* _Task objective_:
Please recast all of the material below as a numbered list with one line per item, skipping blank lines. Leave the pictures out of your answer.

Rows taken from a spatial reasoning dataset:

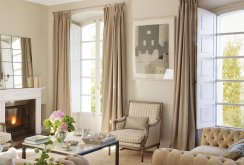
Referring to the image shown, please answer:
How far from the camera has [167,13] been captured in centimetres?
602

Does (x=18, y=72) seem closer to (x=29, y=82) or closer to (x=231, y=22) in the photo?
(x=29, y=82)

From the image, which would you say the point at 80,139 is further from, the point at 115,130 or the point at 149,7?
the point at 149,7

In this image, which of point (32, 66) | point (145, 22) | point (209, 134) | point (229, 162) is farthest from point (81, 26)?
point (229, 162)

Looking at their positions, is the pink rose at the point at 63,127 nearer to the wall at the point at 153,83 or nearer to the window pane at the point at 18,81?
the wall at the point at 153,83

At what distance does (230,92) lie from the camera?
610 cm

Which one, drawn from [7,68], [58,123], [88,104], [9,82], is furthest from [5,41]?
[58,123]

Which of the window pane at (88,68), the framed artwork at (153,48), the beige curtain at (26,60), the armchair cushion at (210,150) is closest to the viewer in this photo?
the armchair cushion at (210,150)

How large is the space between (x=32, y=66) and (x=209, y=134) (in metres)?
4.69

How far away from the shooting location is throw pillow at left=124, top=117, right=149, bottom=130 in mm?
5796

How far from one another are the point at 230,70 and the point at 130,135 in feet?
8.00

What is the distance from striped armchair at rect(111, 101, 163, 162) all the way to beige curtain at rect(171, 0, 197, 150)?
389mm

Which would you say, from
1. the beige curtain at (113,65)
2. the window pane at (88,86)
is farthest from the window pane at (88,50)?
the beige curtain at (113,65)

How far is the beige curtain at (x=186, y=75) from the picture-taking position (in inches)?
222

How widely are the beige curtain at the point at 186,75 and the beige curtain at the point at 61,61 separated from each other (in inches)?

* _Task result_:
1. Referring to the image shown, please answer:
2. How far from the camera has [167,13] been captured in centimetres?
3. 602
4. Does (x=18, y=72) seem closer to (x=29, y=82) or closer to (x=231, y=22) in the photo?
5. (x=29, y=82)
6. From the image, which would you say the point at 80,139 is further from, the point at 115,130 or the point at 149,7?
7. the point at 149,7
8. In this image, which of point (32, 66) | point (145, 22) | point (209, 134) | point (229, 162) is farthest from point (81, 26)?
9. point (229, 162)
10. Looking at their positions, is the pink rose at the point at 63,127 nearer to the wall at the point at 153,83 or nearer to the window pane at the point at 18,81?
11. the wall at the point at 153,83
12. At what distance does (230,92) lie from the camera?
13. 610 cm
14. Which one, drawn from [7,68], [58,123], [88,104], [9,82], is furthest from [5,41]?
15. [58,123]
16. Which of the window pane at (88,68), the framed artwork at (153,48), the beige curtain at (26,60), the armchair cushion at (210,150) is closest to the viewer in this photo?
17. the armchair cushion at (210,150)
18. How large is the space between (x=32, y=66) and (x=209, y=134) (in metres)?
19. 4.69
20. How far away from the shooting location is throw pillow at left=124, top=117, right=149, bottom=130 in mm?
21. 5796
22. How far from one another are the point at 230,70 and the point at 130,135 in feet?
23. 8.00
24. What is the distance from striped armchair at rect(111, 101, 163, 162) all the way to beige curtain at rect(171, 0, 197, 150)?
25. 389mm
26. Which would you say, from
27. 1. the beige curtain at (113,65)
28. 2. the window pane at (88,86)
29. is farthest from the window pane at (88,50)?
30. the beige curtain at (113,65)
31. How far is the beige curtain at (x=186, y=75) from the picture-taking position (in inches)?
32. 222
33. How widely are the beige curtain at the point at 186,75 and the beige curtain at the point at 61,61 separated from each other (in inches)?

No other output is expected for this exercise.